Madeline Jiménez Santil desarrolla su práctica en torno a las posibles relaciones entre el cuerpo, la materia y la geometría, repensando en este vínculo la condición de lo exótico, lo extraño y la migración. En una esquina de la galería reposa la obra El deseo es una lengua bifurcada que se mueve lentamente (2022), un panel de 40 x 40 cm forrado en lino e intervenido en su superficie con grafito, dos juguetes sexuales y dos puntas de fierro que funcionan como apoyo de una diagonal que el objeto forma con respecto al suelo. Máquina deseante mascarada de fluorescencia. En el misterio y el silencio de este objeto/retrato es donde sus agujeros dejan fluir materias: una lengua y una bolita china. Jiménez Santil construye objetos que pueden ser simultáneamente bellos e incómodos. Bellos porque en la variedad de sus atributos materiales esconden el secreto de su propia concepción, incómodos porque no se disponen de forma sencilla en el espacio expositivo, sino que lo modifican drásticamente.

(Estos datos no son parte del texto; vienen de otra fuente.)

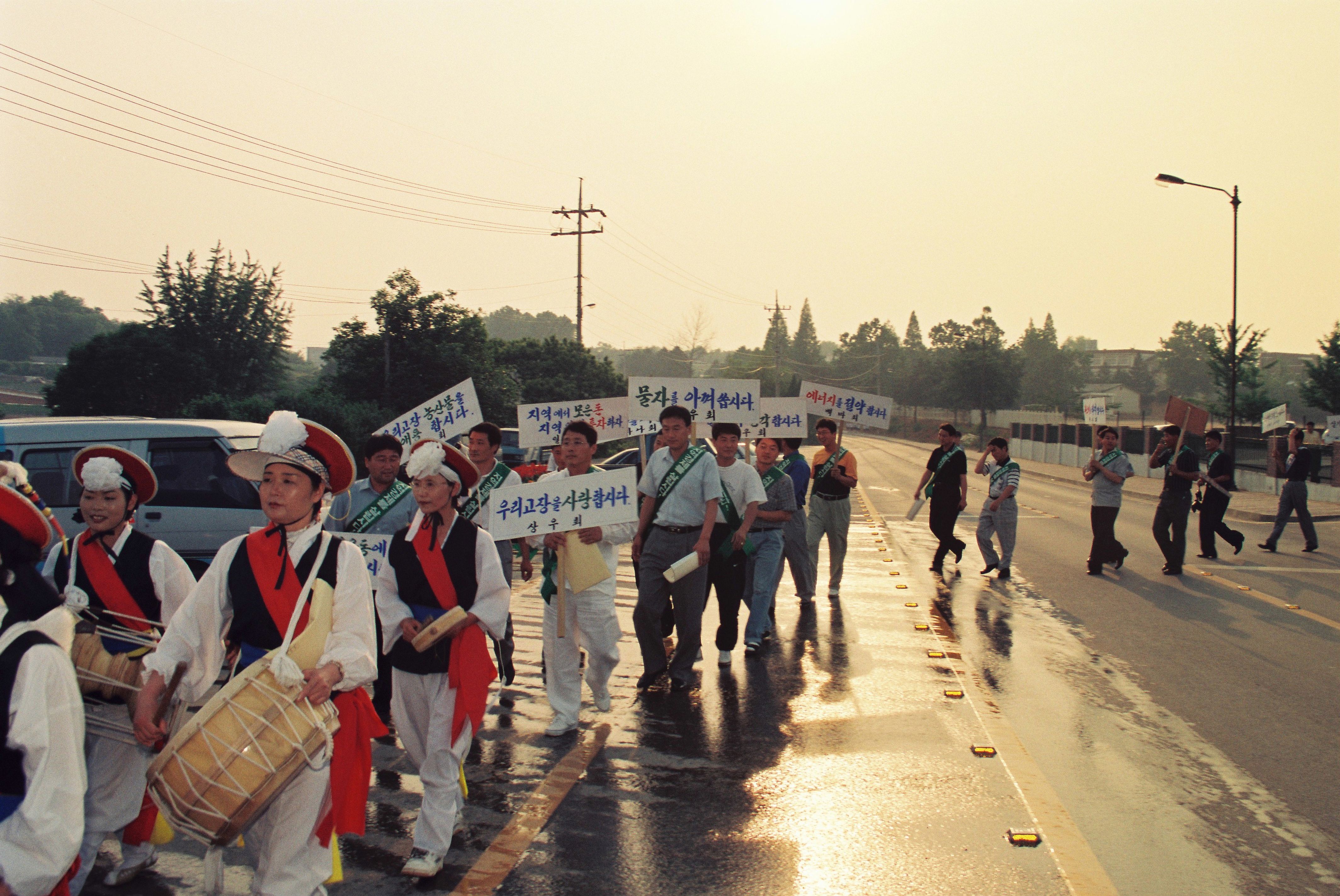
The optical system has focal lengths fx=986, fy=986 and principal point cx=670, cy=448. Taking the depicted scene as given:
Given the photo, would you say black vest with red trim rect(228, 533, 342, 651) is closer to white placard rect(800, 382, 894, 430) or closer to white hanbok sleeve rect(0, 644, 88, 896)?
→ white hanbok sleeve rect(0, 644, 88, 896)

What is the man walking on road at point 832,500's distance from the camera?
10289 millimetres

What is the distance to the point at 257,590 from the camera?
323 centimetres

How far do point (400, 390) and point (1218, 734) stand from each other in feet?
96.5

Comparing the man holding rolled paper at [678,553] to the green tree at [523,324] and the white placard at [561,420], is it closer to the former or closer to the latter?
the white placard at [561,420]

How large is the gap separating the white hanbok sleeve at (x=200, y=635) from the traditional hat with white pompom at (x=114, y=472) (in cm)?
86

En la construcción Los perros de los pies (2021) un panel con rueditas amenaza con quebrar el orden de la galería, su trazado, su rasgo, casi mudo, introspectivo. Las ruedas prometen moverse a voluntad y quebrar el orden occidental, del decoro galerístico. A través de su investigación, Madeline Jiménez Santil nos habla de construir un “objeto decolonial” como si quisiese indagar en la forma en que este operará al ingresar a las estructuras del arte contemporáneo. La artista construye paneles evocando figuras geométricas elementales (cuadrado, triángulo, rectángulo), sobre los cuales traza líneas y formas matemáticas, como si finalmente se tratara de un tatuaje sobre una piel inesperada para inscribir informaciones codificadas.

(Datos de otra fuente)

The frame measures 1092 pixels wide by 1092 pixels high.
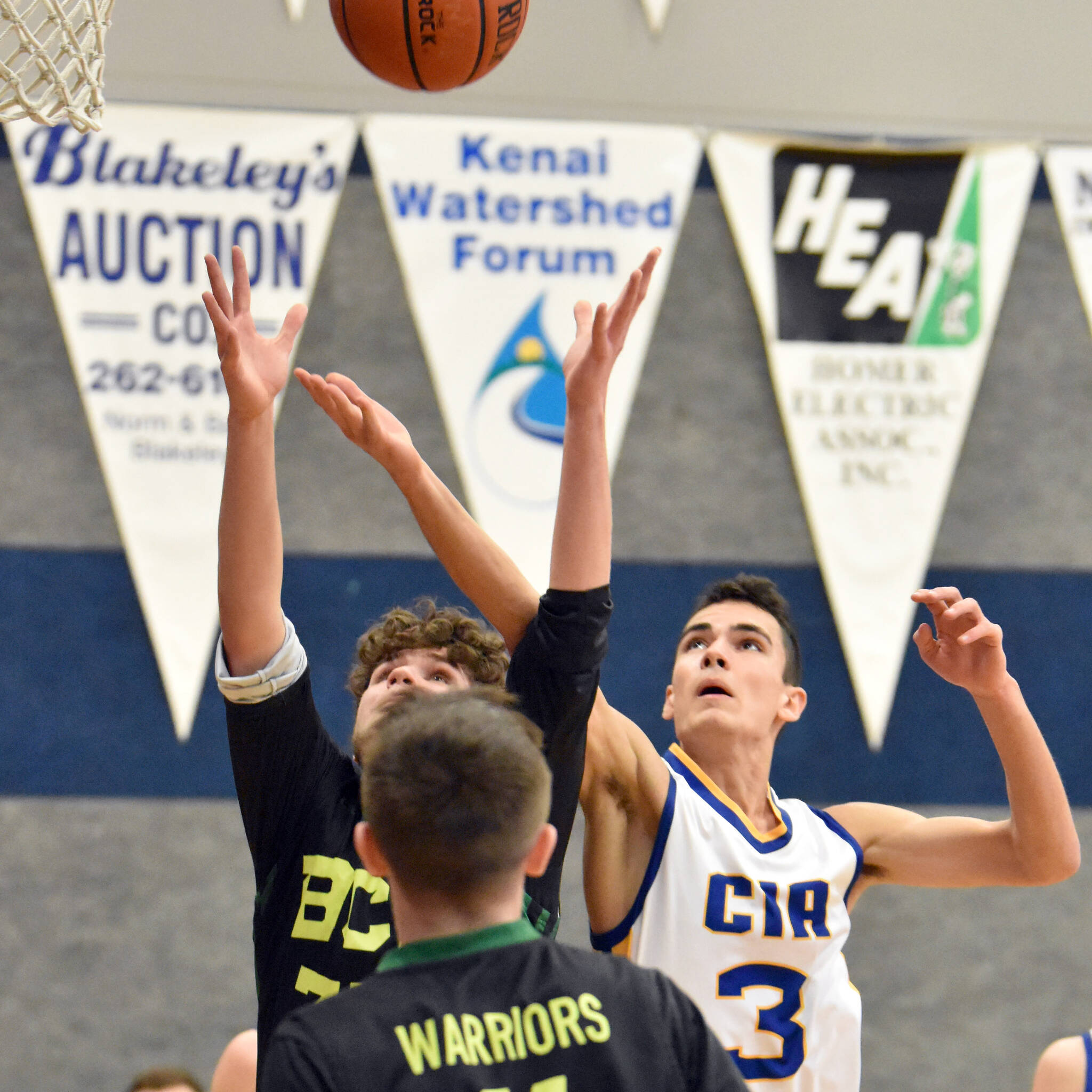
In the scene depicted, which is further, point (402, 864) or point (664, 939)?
point (664, 939)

Las obras que Madeline Jiménez Santil va emplazando de manera aparentemente sorpresiva en los espacios de exposición tienen la peculiaridad de abstraerse. Ante la carencia de un correlato maestro que las defina o encasille, estos cuerpos autónomos disfrutan de su condición mutable. Como máquinas con atribuciones orgánicas, su función contemplativa se quiebra cuando nuestra mirada los sorprende secretando, por esos agujeros e incisiones que la misma Madeline va cavando, materias de colores eléctricos y espesor dudoso.

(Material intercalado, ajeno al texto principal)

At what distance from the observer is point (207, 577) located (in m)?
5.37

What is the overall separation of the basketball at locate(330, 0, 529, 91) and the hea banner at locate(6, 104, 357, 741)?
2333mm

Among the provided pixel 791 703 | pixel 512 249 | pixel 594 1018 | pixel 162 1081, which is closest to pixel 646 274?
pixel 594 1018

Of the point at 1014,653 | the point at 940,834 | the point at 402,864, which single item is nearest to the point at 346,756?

En el texto de presentación de Mis-Shapes Catalina Schliebener declara: “En lugar de de-construir la abstracción en un ejercicio puramente intelectual, estos trabajos abren la posibilidad de nuevas formas, nuevos cuerpos, deslizándose entre y alrededor de lo esperado, desafiando las suposiciones de los espectadores sobre quién o qué tipos de cuerpos operan, cómo y en qué espacios”.

En un sistema de dominio donde se crean coordenadas para trazar recorridos, tiempos para limitar movimientos y pulsaciones mecánicas para ahogar la actividad orgánica, los cuerpos responden, testimonian e ilustran, desde diferentes experiencias y contextos, cómo las estructuras hegemónicas (la política, la economía o la cultura) al carecer de un concepto o una imagen para apropiarse de la otredad, generan sistemas de inscripción para la disposición y control de esos cuerpos de subversión.

Vista de la exposición «Mis-Shapes», en Tiger Strikes Asteroid New York, 2022. Foto cortesía de la galería.

Mis-Shapes se presenta hasta el 11 de septiembre de 2022 en Tiger Strikes Asteroid New York, 1329 Willoughby Ave, #2A Brooklyn, Nueva York.

Leonardo Casas

Chile, 1974. Es artista visual y profesor del curso "Discursos Artísticos y Formas Políticas en Latinoamérica" en la Escuela de Gobierno de la Universidad de Chile desde el año 2006. Escribe para la revista Artishock y ha curado muestras colectivas en Santiago de Chile y Nueva York. Editor de los fanzines "Estrellita Mia" y "Tiny Star".